Because of this, unions generally do not want to agree to a zipper clause. Unions want to be able to bargain more in the future after the labor contract has been signed and approved. New topics may arise during the life of an agreement or changes may occur regarding conditions already addressed in an agreement and not having a zipper clause gives a union that opportuity.
Further negotiations give the union a reason for existence and keeps the union’s name and function in front of bargaining unit members—all of whom are potential dues-paying members.
In April, 2020, FedSmith notified readers that the Federal Labor Relations Authority (FLRA) was seeking comments on a request from the Office of Personnel Management (OPM) for the FLRA to issue a statement that zipper clauses are a required topic of bargaining between federal agencies and federal employee unions.
OPM noted in its submission to the FLRA that unless a zipper clause is a required (mandatory) subject of bargaining, an agency could take the issue to the Federal Services Impasses Panel (FSIP). This would mean agencies are effectively precluded from including these clauses in a labor agreement. And, as noted above, agencies would often like to have such a clause.
FLRA Statement of Policy on a Zipper Clause
In a decision issued on September 30, 2020, the Federal Labor Relations Authority (FLRA) writes in a policy statement:
[W]e clarify that the Statute neither requires nor prohibits midterm bargaining, and that all proposals concerning midterm bargaining obligations (including zipper clauses) are mandatory subjects for negotiation that may be bargained to impasse.
Court of Appeals Overturns Policy Statement on Zipper Clause Bargaining
Several unions appealed this decision. On January 28, 2022, the Court of Appeals for the District of Columbia Circuit issued its decision on the appeal of the FLRA’s policy statement. As is usually the case, the Court addressed a variety of arguments and discussed these arguments in its decision.
Labor relations practitioners and labor law lawyers will want to read the entire decision for a full discussion. For the majority of readers not wanting to delve that deeply into the topic, here is a very quick summary.

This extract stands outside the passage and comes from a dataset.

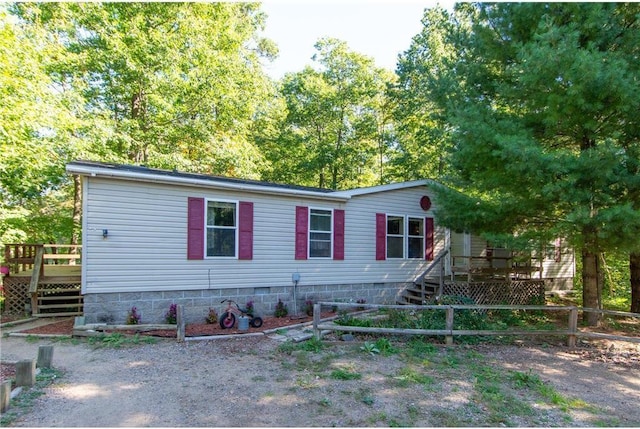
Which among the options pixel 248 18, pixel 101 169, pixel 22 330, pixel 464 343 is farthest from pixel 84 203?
pixel 248 18

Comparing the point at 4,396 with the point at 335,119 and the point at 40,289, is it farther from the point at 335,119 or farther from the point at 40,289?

The Court of Appeals concluded:
The Authority failed to offer a reasoned explanation for its decision that the Statute does not require midterm bargaining. The Policy Statement simply deemed it “more appropriate” to read the Statute to not require midterm bargaining. Policy Statement, 71 F.L.R.A. at 979, But it offered no non-arbitrary reason why.
Impact of Court Decision on Federal Labor Relations
The policy statement from the FLRA meant that unions were required to bargain on including a zipper clause in the federal labor agreement if an agency wanted one to be included. If the union did not agree, the agency could take action to force the union to do so and it would not be taken to the Federal Service Impasses Panel for a resolution.
In effect, the Court overturning the policy decision of the FLRA removes a zipper clause from being a “mandatory” topic of bargaining to a “permissive” topic. In other words, a union can bargain on a zipper clause if it chooses to do so but it does not have to do so.
The practical impact of the new decision is that federal labor unions will not want to bargain on including a zipper clause as it is contrary to their self-interest and they cannot be forced to do so.